■ Problem description: Pull out every line below holding the word "United".

■ Provided data:
--- START ---
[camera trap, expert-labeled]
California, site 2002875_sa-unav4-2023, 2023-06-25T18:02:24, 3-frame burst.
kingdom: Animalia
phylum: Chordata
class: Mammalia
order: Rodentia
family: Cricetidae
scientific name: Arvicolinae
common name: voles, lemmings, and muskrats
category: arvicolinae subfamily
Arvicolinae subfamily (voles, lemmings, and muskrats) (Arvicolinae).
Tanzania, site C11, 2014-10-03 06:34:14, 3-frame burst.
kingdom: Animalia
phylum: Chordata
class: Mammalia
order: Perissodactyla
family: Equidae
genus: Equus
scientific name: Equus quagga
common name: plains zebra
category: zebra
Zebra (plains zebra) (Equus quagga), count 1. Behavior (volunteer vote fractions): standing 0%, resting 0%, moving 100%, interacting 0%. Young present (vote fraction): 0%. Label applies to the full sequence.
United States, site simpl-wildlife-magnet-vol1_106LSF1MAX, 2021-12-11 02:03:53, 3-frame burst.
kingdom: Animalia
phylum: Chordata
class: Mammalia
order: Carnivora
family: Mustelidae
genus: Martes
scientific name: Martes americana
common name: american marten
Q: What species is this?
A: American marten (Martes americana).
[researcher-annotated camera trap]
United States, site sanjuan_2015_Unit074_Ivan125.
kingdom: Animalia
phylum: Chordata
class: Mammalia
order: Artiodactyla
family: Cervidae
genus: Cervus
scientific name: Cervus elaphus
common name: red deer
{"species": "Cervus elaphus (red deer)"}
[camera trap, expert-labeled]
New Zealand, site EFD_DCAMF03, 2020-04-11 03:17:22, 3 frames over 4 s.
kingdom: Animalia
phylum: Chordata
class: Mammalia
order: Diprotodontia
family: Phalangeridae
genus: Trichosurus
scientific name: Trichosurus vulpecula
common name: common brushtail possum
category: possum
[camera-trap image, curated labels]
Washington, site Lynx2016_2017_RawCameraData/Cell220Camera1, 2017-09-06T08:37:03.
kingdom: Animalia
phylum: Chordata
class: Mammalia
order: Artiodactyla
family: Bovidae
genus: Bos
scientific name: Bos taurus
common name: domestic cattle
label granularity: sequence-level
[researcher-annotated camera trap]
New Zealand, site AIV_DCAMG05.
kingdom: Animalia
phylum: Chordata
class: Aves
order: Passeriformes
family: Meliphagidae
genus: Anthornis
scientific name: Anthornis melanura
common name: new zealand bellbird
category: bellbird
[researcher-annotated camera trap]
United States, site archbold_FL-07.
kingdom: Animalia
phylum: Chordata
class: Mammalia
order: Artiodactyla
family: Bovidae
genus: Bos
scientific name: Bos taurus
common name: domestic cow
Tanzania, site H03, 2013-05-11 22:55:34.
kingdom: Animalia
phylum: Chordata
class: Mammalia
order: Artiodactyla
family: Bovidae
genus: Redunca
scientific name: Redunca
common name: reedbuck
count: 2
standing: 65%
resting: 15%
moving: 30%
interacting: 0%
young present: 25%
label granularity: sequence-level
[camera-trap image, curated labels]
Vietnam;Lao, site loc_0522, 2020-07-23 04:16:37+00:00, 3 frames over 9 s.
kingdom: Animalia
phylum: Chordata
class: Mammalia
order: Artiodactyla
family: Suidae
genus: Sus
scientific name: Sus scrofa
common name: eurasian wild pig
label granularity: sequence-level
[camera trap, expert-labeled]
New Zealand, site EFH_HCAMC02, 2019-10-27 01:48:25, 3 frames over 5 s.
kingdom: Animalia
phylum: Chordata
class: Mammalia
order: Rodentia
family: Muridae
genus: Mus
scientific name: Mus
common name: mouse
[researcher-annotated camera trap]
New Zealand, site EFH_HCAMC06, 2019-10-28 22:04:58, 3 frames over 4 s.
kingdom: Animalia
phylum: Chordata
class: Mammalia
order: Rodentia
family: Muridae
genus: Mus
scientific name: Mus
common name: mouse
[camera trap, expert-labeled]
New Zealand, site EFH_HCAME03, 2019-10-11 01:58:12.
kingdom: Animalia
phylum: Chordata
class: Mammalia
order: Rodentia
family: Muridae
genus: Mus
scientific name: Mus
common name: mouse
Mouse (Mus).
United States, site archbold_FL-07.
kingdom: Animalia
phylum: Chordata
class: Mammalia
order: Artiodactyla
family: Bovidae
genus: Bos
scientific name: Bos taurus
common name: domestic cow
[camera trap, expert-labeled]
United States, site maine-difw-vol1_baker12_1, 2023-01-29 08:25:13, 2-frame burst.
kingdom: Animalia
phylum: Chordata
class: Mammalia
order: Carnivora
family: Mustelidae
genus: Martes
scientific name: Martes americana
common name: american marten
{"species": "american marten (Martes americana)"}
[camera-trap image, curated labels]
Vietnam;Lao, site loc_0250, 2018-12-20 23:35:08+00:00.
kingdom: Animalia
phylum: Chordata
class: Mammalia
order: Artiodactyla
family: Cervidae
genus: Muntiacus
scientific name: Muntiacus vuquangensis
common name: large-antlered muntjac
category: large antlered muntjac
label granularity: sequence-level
--- END ---
■ Task answer:
United States, site simpl-wildlife-magnet-vol1_106LSF1MAX, 2021-12-11 02:03:53, 3-frame burst.
United States, site sanjuan_2015_Unit074_Ivan125.
United States, site archbold_FL-07.
United States, site archbold_FL-07.
United States, site maine-difw-vol1_baker12_1, 2023-01-29 08:25:13, 2-frame burst.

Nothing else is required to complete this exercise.